Eli Lilly conducted what is believed to be one of the first trials completely run over the Internet for an Investigational New Drug. In late 2001 and early 2002, with FDA's approval, the company used the Internet to gather data from patients, and formulated EHRs. The information was hosted by a third party, which transferred the depersonalized data to Lilly for statistical analysis and reporting.

Patients enrolling for the trial were required to have a home computer with access to the clinical trial Web site. While it is not clear how this might have biased the selected patient population, it did demonstrate that such online trials are feasible and can be compliant with regulations. However, it did not eliminate the problem for investigators who work with several sponsors—with each organization maintaining a different electronic record database, all separate from the investigator's non-clinical trial patient records.

Johnson & Johnson is performing Phase I trials with tablet PCs, taking advantage of the devices' mobility to make it easier for physicians to enter data directly—and thus eliminate a separate source.
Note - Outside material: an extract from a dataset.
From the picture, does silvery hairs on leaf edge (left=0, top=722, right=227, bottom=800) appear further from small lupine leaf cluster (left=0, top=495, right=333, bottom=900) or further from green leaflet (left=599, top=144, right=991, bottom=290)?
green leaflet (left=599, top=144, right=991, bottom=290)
The data entered into the tablets do not reside there, but go directly to a local onsite server, and then are transmitted to J&J's central server.

The Karolinska Institute has reported on pilots involving retrospective mining of data. In these pilots, the organization retrieves large amounts of pre-existing data from EMR databases and analyzes them quickly. Although these pilots used retrospective collection of data, they did demonstrate that transfer of eSource data to a sponsor for clinical trial analysis is feasible, and that this process could realize efficiencies. It also showed, since the data was exported from the EMR, that it could be controlled to protect patients' privacy.

Siemens Medical Solutions, an EMR vendor, is currently conducting a pilot with the Technical University of Munich that includes back-end integration, enabling the automatic transfer of data from EMRs into an EDC system.

The Clinical Data Interchange Standards Consortium conducted a proof-of-concept pilot on generating both medical records and clinical trial databases using a single point of entry. Instead of entering data into the EMR and EDC system directly, clinicians relied on a dedicated "entry application," which maintains the proper regulatory control of the data and uses it to populate the appropriate databases.